Part Lies, Part Heart, Part Truth, Part Garbage 1982-2011
Warner Bros. Records
Let’s all take a moment to look back at the ‘90s. Twenty years, has it been that long? It may be about time to start reading the waves cast by that decade. One such ripple was born in the early ‘80s, swelling to enormous proportions in the ‘90s, and now finally breaks upon the rocks, as all good bands must. I refer, of course, to REM. Let’s not forget their 1994 breakthrough, Automatic for the People, which almost beat Nirvana’s Nevermind as the year’s highest grossing record. Looking back from a 2011-perspective, where Grunge is all but buried and Indie is breathing but bedridden with a bad case of stagnation (perhaps beginning to eat itself alive?), maybe in the face of time Automatic for the People turned out to be more influential than Nevermind. Too bold? After all, Kurt Cobain is dead and one of THOSE legends now…
But hey, if Peter Buck (guitarist) is good enough for Colin Meloy (Decemberists), and frontman Michael Stype is good enough for Patti Smith, then god-damn-it they’re good enough for me!
So now comes the retrospective. The greatest hits compilation arrives just in time for Christmas (coincidence? Hardly, and I’m sure box sets will follow). But for now it’s the greatest hits for all the folks who found it superfluous or inconvenient to buy the records before, though they’ll insist they’re “really quite the REM fan” as they shell out 25-odd bucks for a bunch of songs they’ve heard already.
But they’ll be mistaken! Although I’d still suggest just going out and buying an original LP (cheaper and better), the retrospective, entitled Part Lies, Part Heart, Part Truth, Part Garbage 1982-2011, borders on comprehensive. While it’s got all the hit tracks (“Man on the Moon,” “The One I love,” “Everybody Hurts,” etc), it’s also got some of the lesser known successes like “Finest Work Song” and some great tunes from their Alt/Garage days like “Gardening at Night.” This is not REM’s first compilation. It is however the first one to feature tracks from their early cult following days under IRS Records.
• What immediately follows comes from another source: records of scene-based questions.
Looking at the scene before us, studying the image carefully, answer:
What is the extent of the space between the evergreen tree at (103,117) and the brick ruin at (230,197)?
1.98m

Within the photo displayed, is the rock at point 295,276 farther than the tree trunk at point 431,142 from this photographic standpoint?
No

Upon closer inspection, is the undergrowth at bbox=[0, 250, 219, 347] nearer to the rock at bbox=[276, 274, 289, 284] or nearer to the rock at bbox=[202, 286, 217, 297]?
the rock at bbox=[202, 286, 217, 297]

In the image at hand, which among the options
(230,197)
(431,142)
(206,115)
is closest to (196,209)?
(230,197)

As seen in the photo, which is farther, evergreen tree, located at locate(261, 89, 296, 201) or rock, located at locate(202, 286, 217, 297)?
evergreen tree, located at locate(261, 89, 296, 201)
Ultimately this release faces the provisos of any greatest hits record: If you like REM, you’ll like this record (it goes further than most compilation efforts, certainly further than their previous one) and if you REALLY like REM, then you don’t need this record. Your money’s better spent on the LPs you don’t have yet. And if you don’t like REM, well… what’s wrong with you? Too hip for REM?? You’re ridiculous. Get outta here!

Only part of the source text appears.